Metrication Handbook: The Modernized Metric System Explained
Keller & Associates

Submitter: This book just got weeded from our library on Monday.  It had been hiding in reference.  It brought back a lot of memories from my childhood from our country’s grandiose plan to go metric.  I love the quote on the front about metrication in the US.  “It’s Happening!”   Not.  We had a good laugh.  The only reason anyone in the USA knows what a liter is is from drinking soda.

Holly: It’s been a while since we’ve had any posts about the “future” of the metric system in the U.S.  Face it, folks, it’s not happening.  It is safe to weed these now




  1. I laughed when I saw JJ Keller because I live near Neenah. To be fair, if they do work for countries overseas, they probably use metric. My husband does at work. But for the rest of us, Americans are too stubborn.

  2. You are metric, just don’t realize it. Any company that sells goods abroad packages in metric. Science is done in metric. This book still should be weeded.

  3. Who says? I don’t get what’s so “great” and “easy” about the metric system. And believe me, having a scientist for a father I’ve been exposed to it a lot. Not everything is better just because everyone else is doing it.

> [EXTRACTED DATA]
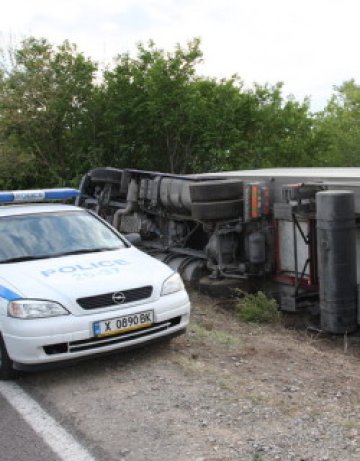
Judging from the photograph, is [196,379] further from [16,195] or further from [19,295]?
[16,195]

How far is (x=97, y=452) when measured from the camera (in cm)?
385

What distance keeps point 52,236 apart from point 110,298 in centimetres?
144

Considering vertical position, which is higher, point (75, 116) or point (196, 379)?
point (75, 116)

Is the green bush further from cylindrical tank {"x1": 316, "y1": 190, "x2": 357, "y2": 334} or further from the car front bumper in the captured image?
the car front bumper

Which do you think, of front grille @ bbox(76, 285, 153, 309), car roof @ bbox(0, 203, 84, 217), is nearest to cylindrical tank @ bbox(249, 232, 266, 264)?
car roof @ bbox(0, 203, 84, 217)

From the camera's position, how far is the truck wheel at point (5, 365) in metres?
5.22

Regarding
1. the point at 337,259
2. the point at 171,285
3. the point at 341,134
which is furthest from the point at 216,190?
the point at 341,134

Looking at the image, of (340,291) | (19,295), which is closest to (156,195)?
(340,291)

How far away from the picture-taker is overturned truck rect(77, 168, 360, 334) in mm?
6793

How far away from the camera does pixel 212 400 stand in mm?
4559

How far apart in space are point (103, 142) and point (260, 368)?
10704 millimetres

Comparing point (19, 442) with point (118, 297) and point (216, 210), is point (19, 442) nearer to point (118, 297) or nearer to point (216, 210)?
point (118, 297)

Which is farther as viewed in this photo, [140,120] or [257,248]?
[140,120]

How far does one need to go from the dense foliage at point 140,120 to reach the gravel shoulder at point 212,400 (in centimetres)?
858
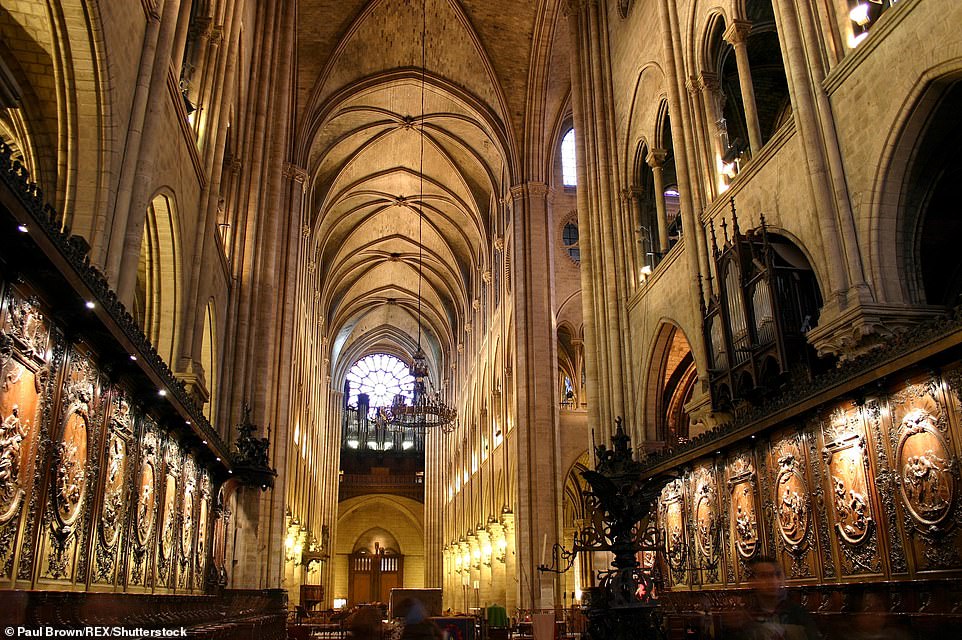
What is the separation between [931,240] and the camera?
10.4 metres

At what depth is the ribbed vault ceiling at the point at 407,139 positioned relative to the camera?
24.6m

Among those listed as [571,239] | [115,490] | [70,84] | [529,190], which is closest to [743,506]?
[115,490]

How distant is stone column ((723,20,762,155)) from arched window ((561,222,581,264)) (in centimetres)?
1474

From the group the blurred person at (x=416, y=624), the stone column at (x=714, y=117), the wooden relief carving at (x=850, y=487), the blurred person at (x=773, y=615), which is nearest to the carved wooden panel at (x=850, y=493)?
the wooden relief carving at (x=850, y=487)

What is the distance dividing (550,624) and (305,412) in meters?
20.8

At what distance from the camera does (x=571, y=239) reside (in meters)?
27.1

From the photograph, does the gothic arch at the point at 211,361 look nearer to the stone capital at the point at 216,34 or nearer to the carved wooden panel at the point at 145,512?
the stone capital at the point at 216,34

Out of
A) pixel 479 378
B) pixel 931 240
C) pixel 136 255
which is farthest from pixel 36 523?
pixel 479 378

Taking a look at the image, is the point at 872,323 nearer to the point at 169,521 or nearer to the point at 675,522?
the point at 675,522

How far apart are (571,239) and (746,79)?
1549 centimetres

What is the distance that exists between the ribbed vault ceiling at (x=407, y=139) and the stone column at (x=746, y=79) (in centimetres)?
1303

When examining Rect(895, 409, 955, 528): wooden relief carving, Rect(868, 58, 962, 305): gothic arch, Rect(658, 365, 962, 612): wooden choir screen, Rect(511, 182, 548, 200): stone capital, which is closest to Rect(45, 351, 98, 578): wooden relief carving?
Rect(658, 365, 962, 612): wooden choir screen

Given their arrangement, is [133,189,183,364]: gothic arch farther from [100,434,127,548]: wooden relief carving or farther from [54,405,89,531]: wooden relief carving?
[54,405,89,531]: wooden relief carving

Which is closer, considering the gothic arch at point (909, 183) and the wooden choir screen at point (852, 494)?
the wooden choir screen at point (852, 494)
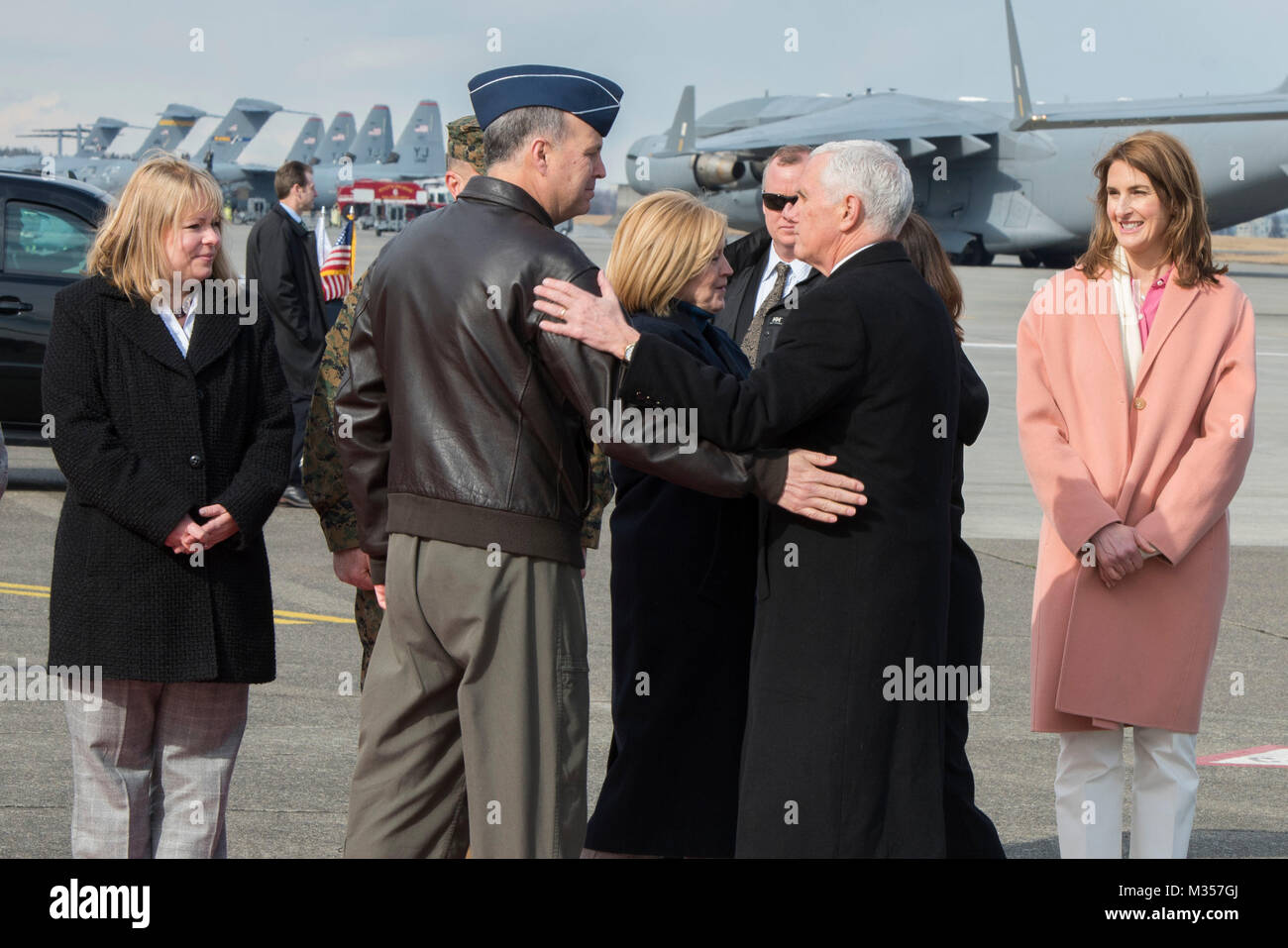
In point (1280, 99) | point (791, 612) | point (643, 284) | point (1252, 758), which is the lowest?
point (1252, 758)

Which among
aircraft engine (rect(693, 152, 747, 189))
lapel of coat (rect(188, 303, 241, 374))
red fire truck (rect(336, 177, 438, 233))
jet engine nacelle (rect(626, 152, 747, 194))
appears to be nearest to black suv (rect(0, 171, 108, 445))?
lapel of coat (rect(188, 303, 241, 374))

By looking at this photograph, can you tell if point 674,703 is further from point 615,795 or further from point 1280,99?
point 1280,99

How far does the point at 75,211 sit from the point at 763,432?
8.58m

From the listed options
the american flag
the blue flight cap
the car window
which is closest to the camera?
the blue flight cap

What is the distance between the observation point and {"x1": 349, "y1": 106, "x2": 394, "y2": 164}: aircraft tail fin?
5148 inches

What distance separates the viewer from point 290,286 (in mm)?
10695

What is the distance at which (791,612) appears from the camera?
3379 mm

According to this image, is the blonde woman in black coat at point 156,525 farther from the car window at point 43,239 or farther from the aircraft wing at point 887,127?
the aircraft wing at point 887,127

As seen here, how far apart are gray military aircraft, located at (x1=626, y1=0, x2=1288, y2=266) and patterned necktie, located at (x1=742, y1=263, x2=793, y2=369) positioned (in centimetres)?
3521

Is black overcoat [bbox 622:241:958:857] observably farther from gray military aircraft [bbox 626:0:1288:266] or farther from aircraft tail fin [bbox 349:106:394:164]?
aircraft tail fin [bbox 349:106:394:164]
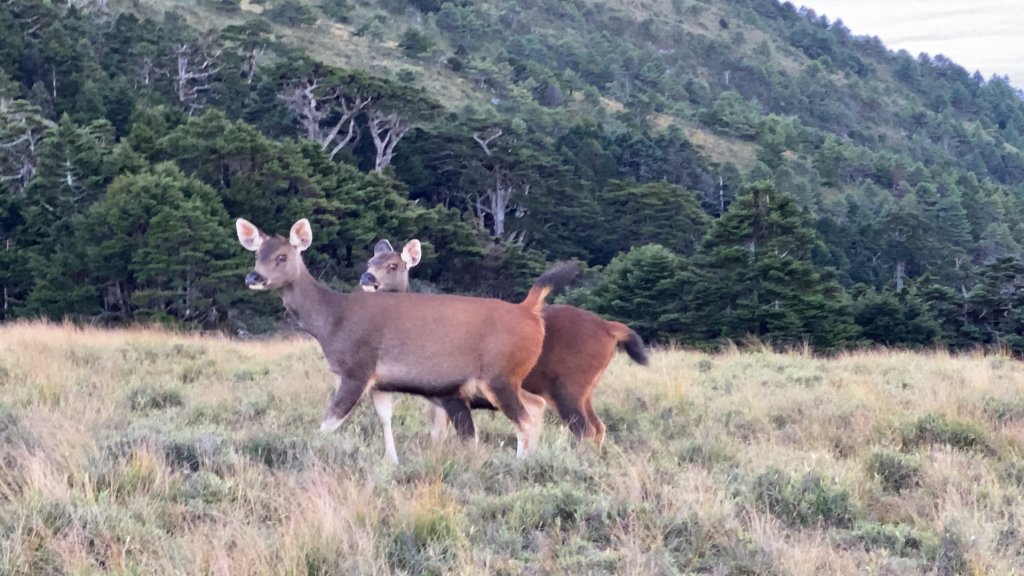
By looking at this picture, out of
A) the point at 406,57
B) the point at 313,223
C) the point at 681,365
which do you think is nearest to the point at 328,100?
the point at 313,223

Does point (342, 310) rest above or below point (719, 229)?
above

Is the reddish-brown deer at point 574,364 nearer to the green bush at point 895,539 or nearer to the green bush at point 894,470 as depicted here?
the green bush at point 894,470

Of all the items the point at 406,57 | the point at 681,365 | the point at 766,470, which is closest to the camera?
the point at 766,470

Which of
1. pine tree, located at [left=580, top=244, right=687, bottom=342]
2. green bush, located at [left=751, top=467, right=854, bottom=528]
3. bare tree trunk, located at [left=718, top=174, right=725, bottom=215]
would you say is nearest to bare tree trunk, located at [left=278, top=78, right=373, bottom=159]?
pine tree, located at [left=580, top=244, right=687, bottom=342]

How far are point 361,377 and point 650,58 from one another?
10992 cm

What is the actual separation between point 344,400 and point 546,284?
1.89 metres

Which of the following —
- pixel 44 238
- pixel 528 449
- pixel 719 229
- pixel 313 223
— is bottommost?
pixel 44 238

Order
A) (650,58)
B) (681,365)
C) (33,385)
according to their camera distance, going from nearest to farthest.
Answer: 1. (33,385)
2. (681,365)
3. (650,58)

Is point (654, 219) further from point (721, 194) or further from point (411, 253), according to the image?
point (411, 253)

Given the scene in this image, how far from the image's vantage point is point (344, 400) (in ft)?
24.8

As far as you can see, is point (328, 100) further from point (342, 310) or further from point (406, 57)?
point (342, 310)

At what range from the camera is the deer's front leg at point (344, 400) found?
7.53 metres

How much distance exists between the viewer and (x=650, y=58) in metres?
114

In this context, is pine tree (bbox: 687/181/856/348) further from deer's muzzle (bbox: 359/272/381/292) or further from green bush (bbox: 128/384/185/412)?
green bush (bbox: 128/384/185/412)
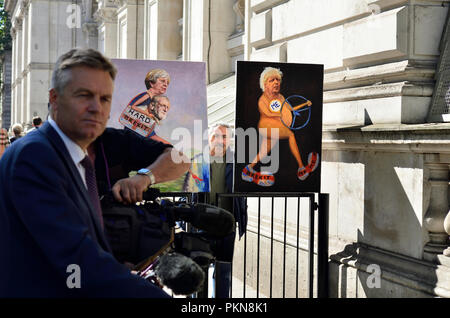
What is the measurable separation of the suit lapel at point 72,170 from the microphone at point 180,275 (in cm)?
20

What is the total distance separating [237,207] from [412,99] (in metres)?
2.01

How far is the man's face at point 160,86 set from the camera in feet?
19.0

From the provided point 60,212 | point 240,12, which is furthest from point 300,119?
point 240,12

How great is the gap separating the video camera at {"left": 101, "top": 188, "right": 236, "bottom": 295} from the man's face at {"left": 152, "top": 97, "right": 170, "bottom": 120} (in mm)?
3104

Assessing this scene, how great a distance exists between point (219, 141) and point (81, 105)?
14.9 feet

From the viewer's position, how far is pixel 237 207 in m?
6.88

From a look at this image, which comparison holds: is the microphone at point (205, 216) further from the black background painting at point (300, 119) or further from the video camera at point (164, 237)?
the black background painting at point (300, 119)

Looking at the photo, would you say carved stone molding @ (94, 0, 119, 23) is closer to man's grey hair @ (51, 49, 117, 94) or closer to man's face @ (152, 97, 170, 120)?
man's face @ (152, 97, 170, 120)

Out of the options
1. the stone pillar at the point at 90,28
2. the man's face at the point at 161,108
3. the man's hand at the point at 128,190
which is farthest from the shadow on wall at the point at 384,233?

> [SET OF TASKS]
(1) Answer these questions about the post on the metrication handbook:
(a) On what day was the book weeded from the library?
(b) In which section of the library had the book been hiding?
(c) What does the third commenter say their father is?
(2) Pick up the post on the metrication handbook after its last sentence and carry it on.
The records have nothing to do with the text.

> [ANSWERS TO THE EXERCISES]
(1)
(a) Monday
(b) Reference
(c) A scientist

(2)
  4. I remember writing an editorial for my high school paper about our glorious metric future. I really wish we had gone metric. It’s a system that actually makes sense. But I suppose it’s too suspiciously European for people to use it now.

  5. I live in England and we were supposed to have gone metric years ago, thanks to our nice, financially-sensible friends in the European Union. But our road signs are still all in miles, we buy our beer and our milk in pints and we all think of our height in feet and inches. Maybe our pals over the channel might do a bit more to try to convert us when they get round to it, but I think they might have other things on their mind right now…

  6. That is the most inaccurate flag I’ve seen in some time (:

    And I doubt that anyone who needs to be convinced of the need to go metric will care about “amount of substance” or “luminous intensity”. Also, “electric current” (bottom right star on the flag) has NO non-Metric equivalent.

  7. Yes, this book needs weeding. It’s wrong in all kinds of ways. However, it is NOT mistaken about metric being easier. As a math nerd, I can attest to the simplicity of the metric system. I’d hate to move here after living in a metric land somewhere. What? Twelve inches in a foot? Three feet in a yard? And how many yards in a mile? How many teaspoons in a cup? You see what I mean.

  8. I agree it’s a weeder.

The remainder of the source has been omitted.